══ SELECTED EXCERPT

Classes and Curriculum


Placement


To determine whether they will begin in ENEX 100 or ENEX 101, all students must take a placement exam that is offered eight to ten times each year (generally once during Orientation week, three times during advising and registration weeks each semester, once prior to the Spring semester, and multiple times during the summer). The exam consists of three to four directed prompts; students select one of these prompts and have forty-five minutes to respond with a well-structured and specific short essay. The best essays will (1) reflect a direct understanding of the prompt; (2) show a focused and specific response to the prompt; (3) reveal a logical structure and clear line of reasoning; (4) provide adequate support and/or examples for the claims made; and, (5) display generally clean spelling and grammar. All exams are reviewed by a group of trained readers, and every test that ultimately yields an ENEX 100 placement is reviewed by two or more readers.

Students who are unhappy with their performance on the test and with their subsequent placement may elect to take the test again at the next (or any subsequent) scheduled session. They may also visit with any of the directors of Composition during posted office hours and by appointment if they wish to discuss their performance on the test.

Although they are very rare, exemptions from the ENEX sequence are sometimes granted based on a superior performance on the placement exam; students may also be exempted from ENEX 101 via a score of three or higher on the AP Language and Composition test.


Classes


ENEX 100 (Basic Composition): The purpose of this course is to nurture the kind of critical thinking, reading, and writing that will enable students to succeed in ENEX 101 and beyond. By the end of the course, students should be aware of and practicing with confidence these elements of:

The Reading Process
  • the use of critical thinking models
  • the use of multiple reading strategies to describe, analyze, and synthesize texts
  • the use of strategies to read their own texts and assess their own rhetorical choices

The Writing Process

  • use of multiple drafts to improve their written texts
  • use of such strategies as brainstorming, freewriting, focused freewriting, outlining in all stages of the writing process
  • use of strategies to organize their written texts
  • use of strategies to revise their written texts
  • use of strategies to proofread and edit texts, including collaborative strategies and peer-editing

By offering a variety of writing opportunities (largely in response to thematically-based readings), ENEX 100 ultimately seeks to help students develop the confidence and the repertoire of strategies needed to confront diverse writing tasks. In addition to understanding and demonstrating more confidently the formal conventions of writing, students consider the diverse needs of different audiences and learn to interact effectively with the discourse of the academy. As it moves students towards writing a thesis-based essay in conversation with multiple sources, the course in its final weeks forges connections with what students will experience in the more rigorous ENEX 101.

════
══ RECORDS TO USE

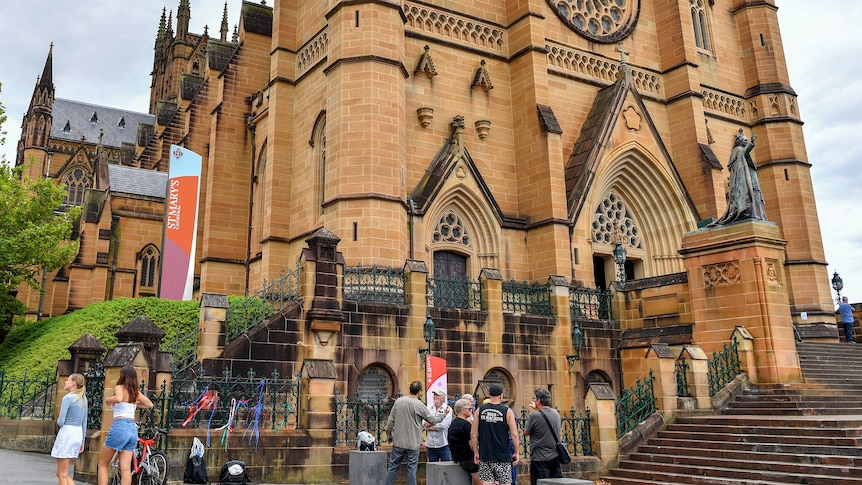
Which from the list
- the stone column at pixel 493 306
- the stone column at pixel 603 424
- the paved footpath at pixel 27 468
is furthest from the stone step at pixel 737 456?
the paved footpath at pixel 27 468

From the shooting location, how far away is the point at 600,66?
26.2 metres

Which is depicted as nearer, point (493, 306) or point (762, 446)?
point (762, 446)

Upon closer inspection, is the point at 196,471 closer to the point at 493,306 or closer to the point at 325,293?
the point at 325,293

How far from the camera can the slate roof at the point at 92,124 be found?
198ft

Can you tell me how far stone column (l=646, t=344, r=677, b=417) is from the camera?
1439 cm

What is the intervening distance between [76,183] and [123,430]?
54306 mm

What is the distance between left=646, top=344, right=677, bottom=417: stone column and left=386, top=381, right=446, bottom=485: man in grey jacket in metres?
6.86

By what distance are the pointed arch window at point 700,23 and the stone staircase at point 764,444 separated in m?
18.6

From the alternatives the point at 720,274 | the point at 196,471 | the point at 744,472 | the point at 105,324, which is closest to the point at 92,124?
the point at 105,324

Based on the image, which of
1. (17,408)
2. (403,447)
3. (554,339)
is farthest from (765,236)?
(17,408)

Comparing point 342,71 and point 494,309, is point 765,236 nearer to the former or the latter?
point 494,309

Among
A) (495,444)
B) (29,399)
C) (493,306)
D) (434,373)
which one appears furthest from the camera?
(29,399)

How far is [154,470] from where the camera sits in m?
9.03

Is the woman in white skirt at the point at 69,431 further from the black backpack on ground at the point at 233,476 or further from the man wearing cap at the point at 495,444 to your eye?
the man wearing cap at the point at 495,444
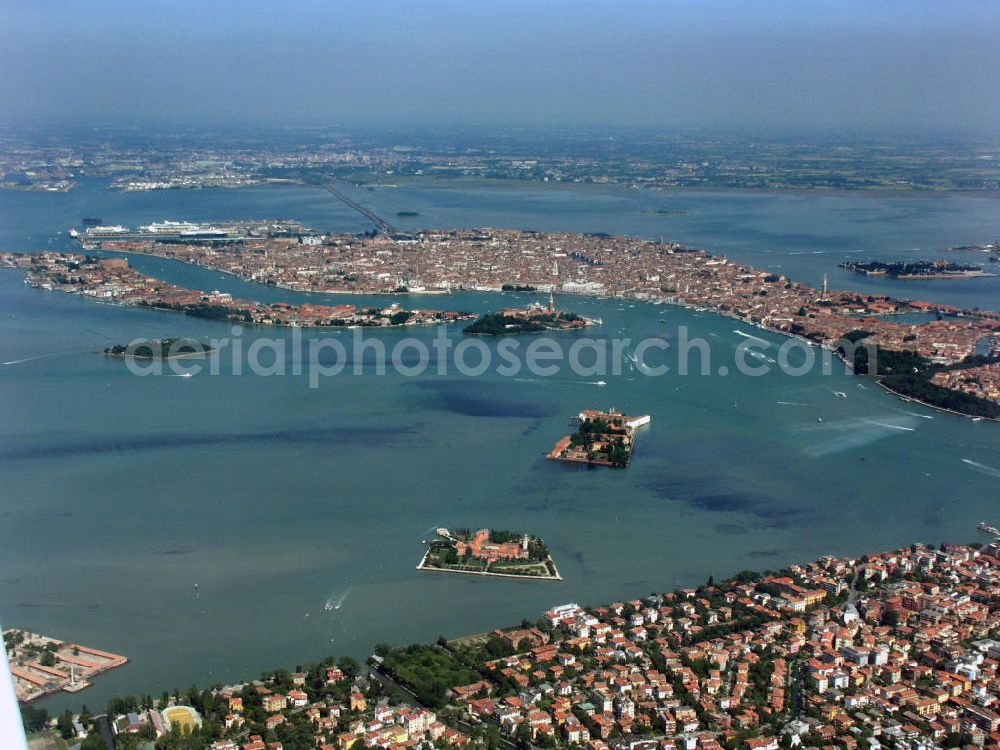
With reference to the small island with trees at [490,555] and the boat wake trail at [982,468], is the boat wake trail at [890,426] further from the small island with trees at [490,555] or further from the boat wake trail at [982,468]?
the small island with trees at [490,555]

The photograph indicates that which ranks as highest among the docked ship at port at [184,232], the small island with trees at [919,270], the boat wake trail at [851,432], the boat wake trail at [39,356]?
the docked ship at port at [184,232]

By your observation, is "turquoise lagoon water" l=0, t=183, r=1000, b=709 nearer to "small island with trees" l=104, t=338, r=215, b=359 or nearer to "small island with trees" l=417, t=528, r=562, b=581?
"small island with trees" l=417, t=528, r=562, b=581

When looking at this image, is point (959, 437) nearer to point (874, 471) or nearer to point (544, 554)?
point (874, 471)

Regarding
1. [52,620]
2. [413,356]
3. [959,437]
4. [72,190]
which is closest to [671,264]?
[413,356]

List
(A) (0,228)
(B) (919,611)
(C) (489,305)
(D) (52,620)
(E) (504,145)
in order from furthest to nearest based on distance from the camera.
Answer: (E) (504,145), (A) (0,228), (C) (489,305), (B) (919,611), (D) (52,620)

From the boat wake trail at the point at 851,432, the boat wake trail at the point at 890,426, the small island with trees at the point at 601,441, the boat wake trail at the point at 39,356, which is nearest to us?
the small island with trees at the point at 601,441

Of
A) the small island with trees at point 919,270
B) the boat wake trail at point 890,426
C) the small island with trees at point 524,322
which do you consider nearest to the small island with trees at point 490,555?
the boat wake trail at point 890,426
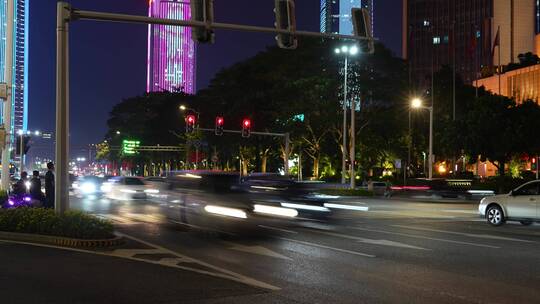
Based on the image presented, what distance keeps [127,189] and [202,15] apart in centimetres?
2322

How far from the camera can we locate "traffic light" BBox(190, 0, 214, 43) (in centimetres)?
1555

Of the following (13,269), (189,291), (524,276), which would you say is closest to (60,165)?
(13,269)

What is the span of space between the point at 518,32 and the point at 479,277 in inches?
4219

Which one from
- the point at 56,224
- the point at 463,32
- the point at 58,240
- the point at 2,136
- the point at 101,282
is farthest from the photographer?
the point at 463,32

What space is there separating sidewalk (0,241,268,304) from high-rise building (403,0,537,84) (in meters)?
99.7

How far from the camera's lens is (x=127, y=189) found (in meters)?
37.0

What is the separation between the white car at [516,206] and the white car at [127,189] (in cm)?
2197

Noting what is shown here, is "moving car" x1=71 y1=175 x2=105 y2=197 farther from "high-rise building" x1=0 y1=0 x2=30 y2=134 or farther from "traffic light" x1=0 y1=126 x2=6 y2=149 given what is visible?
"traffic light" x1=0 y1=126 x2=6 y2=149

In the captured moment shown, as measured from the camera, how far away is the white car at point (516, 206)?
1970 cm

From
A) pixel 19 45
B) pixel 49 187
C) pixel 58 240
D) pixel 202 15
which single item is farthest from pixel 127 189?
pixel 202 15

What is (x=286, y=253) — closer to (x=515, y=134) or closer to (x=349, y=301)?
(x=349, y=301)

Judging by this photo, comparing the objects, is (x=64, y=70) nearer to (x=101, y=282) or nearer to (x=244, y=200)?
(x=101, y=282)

════

**STATED TASK 1**
Do these statements agree with the placement and classes description above? (a) Students writing the placement exam choose one prompt and have forty-five minutes to write a short essay on it. (b) Each test that ends in an ENEX 100 placement is checked by a single reader. (c) A score of three or higher on the AP Language and Composition test can exempt a student from ENEX 101.
**STATED TASK 2**
Will you print, unchanged, the part of the listing that runs from the line with "How far from the camera can we" through the end of the listing?

**CORRECT OUTPUT 1**
(a) Yes: "students select one of these prompts and have forty-five minutes to respond with a well-structured and specific short essay"
(b) No: "every test that ultimately yields an ENEX 100 placement is reviewed by two or more readers"
(c) Yes: "students may also be exempted from ENEX 101 via a score of three or higher on the AP Language and Composition test"

**CORRECT OUTPUT 2**
How far from the camera can we locate "traffic light" BBox(190, 0, 214, 43) (in centimetres)?
1555

Of the following (13,269), (189,291), (524,276), which would you say is closest to (60,165)?
(13,269)

What is the span of space between the point at 518,32 and the point at 479,277 in inches?
4219

Which one from
- the point at 56,224
- the point at 463,32
- the point at 58,240
- the point at 2,136
- the point at 101,282
is farthest from the photographer?
the point at 463,32

What space is there separating sidewalk (0,241,268,304) from high-rise building (403,0,537,84) (in meters)?
99.7

How far from the camera's lens is (x=127, y=189) found (in meters)?
37.0

What is the separation between the white car at [516,206] and the white car at [127,189] (in cm)?
2197

Noting what is shown here, is "moving car" x1=71 y1=175 x2=105 y2=197 farther from "high-rise building" x1=0 y1=0 x2=30 y2=134 or farther from "traffic light" x1=0 y1=126 x2=6 y2=149 given what is visible?
"traffic light" x1=0 y1=126 x2=6 y2=149

In the captured moment shown, as measured from the camera, how far away is the white car at point (516, 206)?
1970 cm

From
A) pixel 19 45
B) pixel 49 187
C) pixel 58 240
D) pixel 202 15
which single item is farthest from pixel 127 189?
pixel 202 15

What is (x=286, y=253) — closer to (x=515, y=134) or closer to (x=349, y=301)?
(x=349, y=301)

Judging by this photo, comparing the objects, is (x=64, y=70) nearer to (x=101, y=282) or nearer to (x=244, y=200)?
(x=101, y=282)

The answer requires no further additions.